(PROBLEM STATEMENT) Reproduce each of the following rows word for word, keeping every line as it appears.

● ● ● ● ●

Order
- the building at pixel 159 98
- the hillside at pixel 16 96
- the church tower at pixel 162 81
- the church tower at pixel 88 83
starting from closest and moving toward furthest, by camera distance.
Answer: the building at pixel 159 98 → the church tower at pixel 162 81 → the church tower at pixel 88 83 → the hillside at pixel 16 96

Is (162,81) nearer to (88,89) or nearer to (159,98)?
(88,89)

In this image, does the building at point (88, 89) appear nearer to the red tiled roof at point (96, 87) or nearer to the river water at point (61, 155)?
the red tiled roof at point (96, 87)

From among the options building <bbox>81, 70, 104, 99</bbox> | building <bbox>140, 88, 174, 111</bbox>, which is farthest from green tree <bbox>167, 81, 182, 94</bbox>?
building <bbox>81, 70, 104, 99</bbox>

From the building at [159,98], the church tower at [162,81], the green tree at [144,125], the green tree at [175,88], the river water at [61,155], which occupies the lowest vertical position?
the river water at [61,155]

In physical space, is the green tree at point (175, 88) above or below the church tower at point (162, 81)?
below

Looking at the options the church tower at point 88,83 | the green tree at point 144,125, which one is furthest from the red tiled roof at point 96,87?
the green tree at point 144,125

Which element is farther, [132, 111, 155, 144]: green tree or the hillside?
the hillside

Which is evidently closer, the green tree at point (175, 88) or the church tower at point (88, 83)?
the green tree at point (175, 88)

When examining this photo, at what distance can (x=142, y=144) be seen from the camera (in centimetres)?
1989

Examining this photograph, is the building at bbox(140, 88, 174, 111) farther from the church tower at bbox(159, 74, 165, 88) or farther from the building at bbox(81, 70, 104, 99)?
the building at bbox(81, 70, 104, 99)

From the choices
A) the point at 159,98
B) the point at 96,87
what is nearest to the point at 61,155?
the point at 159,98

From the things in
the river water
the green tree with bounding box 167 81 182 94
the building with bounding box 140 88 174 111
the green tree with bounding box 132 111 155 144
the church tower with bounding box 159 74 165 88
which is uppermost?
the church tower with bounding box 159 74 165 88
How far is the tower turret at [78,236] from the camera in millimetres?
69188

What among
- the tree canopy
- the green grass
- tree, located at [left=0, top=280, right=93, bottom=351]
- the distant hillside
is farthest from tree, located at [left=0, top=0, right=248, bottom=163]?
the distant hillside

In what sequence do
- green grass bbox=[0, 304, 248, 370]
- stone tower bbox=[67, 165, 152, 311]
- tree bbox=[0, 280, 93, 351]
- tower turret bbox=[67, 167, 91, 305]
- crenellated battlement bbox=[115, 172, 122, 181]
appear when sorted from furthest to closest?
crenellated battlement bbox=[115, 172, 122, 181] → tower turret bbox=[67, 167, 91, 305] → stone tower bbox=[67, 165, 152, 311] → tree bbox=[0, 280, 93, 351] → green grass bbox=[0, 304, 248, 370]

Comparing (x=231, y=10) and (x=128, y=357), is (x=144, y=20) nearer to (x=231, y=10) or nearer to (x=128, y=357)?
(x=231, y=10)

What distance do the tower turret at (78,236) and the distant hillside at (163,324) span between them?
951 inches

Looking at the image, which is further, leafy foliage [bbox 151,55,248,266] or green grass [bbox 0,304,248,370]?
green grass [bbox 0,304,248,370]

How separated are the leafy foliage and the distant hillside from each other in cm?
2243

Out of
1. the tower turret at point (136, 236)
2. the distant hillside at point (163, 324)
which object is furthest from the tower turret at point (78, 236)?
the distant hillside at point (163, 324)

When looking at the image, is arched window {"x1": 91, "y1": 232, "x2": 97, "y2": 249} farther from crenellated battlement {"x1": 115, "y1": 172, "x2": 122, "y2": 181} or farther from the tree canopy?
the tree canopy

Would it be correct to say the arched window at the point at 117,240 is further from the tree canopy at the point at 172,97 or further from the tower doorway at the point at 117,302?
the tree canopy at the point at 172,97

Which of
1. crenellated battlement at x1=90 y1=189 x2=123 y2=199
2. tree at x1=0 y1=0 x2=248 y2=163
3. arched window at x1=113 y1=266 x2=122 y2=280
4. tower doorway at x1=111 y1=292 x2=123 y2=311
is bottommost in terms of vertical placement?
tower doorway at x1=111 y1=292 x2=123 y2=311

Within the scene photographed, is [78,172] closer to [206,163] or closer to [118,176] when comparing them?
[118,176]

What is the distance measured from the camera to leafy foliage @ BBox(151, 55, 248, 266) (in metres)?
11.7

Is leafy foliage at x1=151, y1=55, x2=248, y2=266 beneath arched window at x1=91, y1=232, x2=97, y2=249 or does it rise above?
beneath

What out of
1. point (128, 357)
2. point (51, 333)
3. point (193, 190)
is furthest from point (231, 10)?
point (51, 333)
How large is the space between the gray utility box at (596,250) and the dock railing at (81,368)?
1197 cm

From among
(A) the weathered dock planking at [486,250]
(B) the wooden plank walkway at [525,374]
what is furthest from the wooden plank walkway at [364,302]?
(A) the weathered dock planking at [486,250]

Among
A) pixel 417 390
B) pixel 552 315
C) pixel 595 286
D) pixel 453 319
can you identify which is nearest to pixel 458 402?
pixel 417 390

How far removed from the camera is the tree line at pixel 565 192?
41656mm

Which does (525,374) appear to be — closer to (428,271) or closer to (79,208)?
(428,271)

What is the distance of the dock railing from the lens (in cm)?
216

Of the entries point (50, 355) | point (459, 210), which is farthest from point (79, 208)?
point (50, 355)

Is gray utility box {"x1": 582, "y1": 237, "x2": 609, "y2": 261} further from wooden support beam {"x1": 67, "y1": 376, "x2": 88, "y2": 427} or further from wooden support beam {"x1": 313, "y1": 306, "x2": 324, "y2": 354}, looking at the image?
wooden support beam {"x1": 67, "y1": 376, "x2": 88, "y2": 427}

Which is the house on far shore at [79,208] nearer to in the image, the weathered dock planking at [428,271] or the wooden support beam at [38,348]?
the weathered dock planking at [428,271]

● ● ● ● ●

(CORRECT ANSWER)
Order
- the building at pixel 159 98
- the hillside at pixel 16 96
- the church tower at pixel 162 81
- the church tower at pixel 88 83
starting from closest and moving toward furthest, by camera distance.
Answer: the building at pixel 159 98 → the church tower at pixel 162 81 → the church tower at pixel 88 83 → the hillside at pixel 16 96

Is (162,81) nearer to (88,89) or nearer to (159,98)?
(88,89)

In this image, does the building at point (88, 89) appear nearer to the red tiled roof at point (96, 87) or nearer to the river water at point (61, 155)?
the red tiled roof at point (96, 87)

From among the options building <bbox>81, 70, 104, 99</bbox> | building <bbox>140, 88, 174, 111</bbox>, which is farthest from green tree <bbox>167, 81, 182, 94</bbox>?
building <bbox>81, 70, 104, 99</bbox>

From the building at [159,98], the church tower at [162,81], the green tree at [144,125], the green tree at [175,88], the river water at [61,155], which occupies the lowest vertical position?
the river water at [61,155]

In physical space, is the green tree at point (175, 88) above or below the church tower at point (162, 81)?
below

Looking at the options the church tower at point 88,83 | the green tree at point 144,125, which one is furthest from the red tiled roof at point 96,87?
the green tree at point 144,125

Which element is farther, [132, 111, 155, 144]: green tree or the hillside?
the hillside

Which is evidently closer, the green tree at point (175, 88) or the church tower at point (88, 83)?
the green tree at point (175, 88)

When examining this photo, at what distance can (x=142, y=144) be seen from the camera (in centimetres)?
1989

Examining this photograph, is the building at bbox(140, 88, 174, 111) farther from the church tower at bbox(159, 74, 165, 88) or farther from the building at bbox(81, 70, 104, 99)?
the building at bbox(81, 70, 104, 99)

From the choices
A) the point at 159,98
B) the point at 96,87
what is nearest to the point at 61,155?
the point at 159,98

From the things in
the river water
the green tree with bounding box 167 81 182 94
the building with bounding box 140 88 174 111
the green tree with bounding box 132 111 155 144
the church tower with bounding box 159 74 165 88
which is uppermost?
the church tower with bounding box 159 74 165 88
How far is the tower turret at [78,236] from the camera in millimetres?
69188

What among
- the tree canopy
- the green grass
- tree, located at [left=0, top=280, right=93, bottom=351]
- the distant hillside
is farthest from tree, located at [left=0, top=0, right=248, bottom=163]?
the distant hillside

In what sequence do
- green grass bbox=[0, 304, 248, 370]
- stone tower bbox=[67, 165, 152, 311]
- tree bbox=[0, 280, 93, 351]
- tower turret bbox=[67, 167, 91, 305]
- crenellated battlement bbox=[115, 172, 122, 181]
appear when sorted from furthest to closest?
crenellated battlement bbox=[115, 172, 122, 181] → tower turret bbox=[67, 167, 91, 305] → stone tower bbox=[67, 165, 152, 311] → tree bbox=[0, 280, 93, 351] → green grass bbox=[0, 304, 248, 370]

Comparing (x=231, y=10) and (x=128, y=357), is (x=144, y=20) nearer to (x=231, y=10) or nearer to (x=128, y=357)?
(x=231, y=10)

What distance do the tower turret at (78,236) and the distant hillside at (163,324) span between them?
951 inches

Looking at the image, which is further, leafy foliage [bbox 151,55,248,266] or green grass [bbox 0,304,248,370]?
green grass [bbox 0,304,248,370]

How separated are the leafy foliage and the distant hillside from each other in cm?
2243

Out of
1. the tower turret at point (136, 236)
2. the distant hillside at point (163, 324)
which object is furthest from the tower turret at point (78, 236)?
the distant hillside at point (163, 324)

When looking at the image, is arched window {"x1": 91, "y1": 232, "x2": 97, "y2": 249} farther from crenellated battlement {"x1": 115, "y1": 172, "x2": 122, "y2": 181} or farther from the tree canopy?
the tree canopy

Would it be correct to say the arched window at the point at 117,240 is further from the tree canopy at the point at 172,97 or further from the tower doorway at the point at 117,302?
the tree canopy at the point at 172,97

Which of
1. crenellated battlement at x1=90 y1=189 x2=123 y2=199
2. tree at x1=0 y1=0 x2=248 y2=163
3. arched window at x1=113 y1=266 x2=122 y2=280
4. tower doorway at x1=111 y1=292 x2=123 y2=311
is bottommost in terms of vertical placement?
tower doorway at x1=111 y1=292 x2=123 y2=311

Within the scene photographed, is [78,172] closer to [206,163] or closer to [118,176] when comparing them?
[118,176]

What is the distance measured from the camera to leafy foliage @ BBox(151, 55, 248, 266) (in metres)?
11.7

Is leafy foliage at x1=151, y1=55, x2=248, y2=266 beneath arched window at x1=91, y1=232, x2=97, y2=249 or does it rise above?
beneath

What out of
1. point (128, 357)
2. point (51, 333)
3. point (193, 190)
is furthest from point (231, 10)?
point (51, 333)
How large is the space between the gray utility box at (596,250) and the dock railing at (81,368)?
1197 cm

From among
(A) the weathered dock planking at [486,250]
(B) the wooden plank walkway at [525,374]
what is furthest from the wooden plank walkway at [364,302]?
(A) the weathered dock planking at [486,250]

Among
A) pixel 417 390
B) pixel 552 315
C) pixel 595 286
D) pixel 453 319
can you identify which is nearest to pixel 458 402?
pixel 417 390

How far removed from the camera is the tree line at pixel 565 192?
41656mm

Which does (525,374) appear to be — closer to (428,271) or closer to (79,208)?
(428,271)

What is the distance of the dock railing from the lens (in cm)?
216

Of the entries point (50, 355) | point (459, 210), which is farthest from point (79, 208)?
point (50, 355)

Is gray utility box {"x1": 582, "y1": 237, "x2": 609, "y2": 261} further from wooden support beam {"x1": 67, "y1": 376, "x2": 88, "y2": 427} or further from wooden support beam {"x1": 313, "y1": 306, "x2": 324, "y2": 354}, looking at the image?
wooden support beam {"x1": 67, "y1": 376, "x2": 88, "y2": 427}

Which is the house on far shore at [79,208] nearer to in the image, the weathered dock planking at [428,271] or the wooden support beam at [38,348]?
the weathered dock planking at [428,271]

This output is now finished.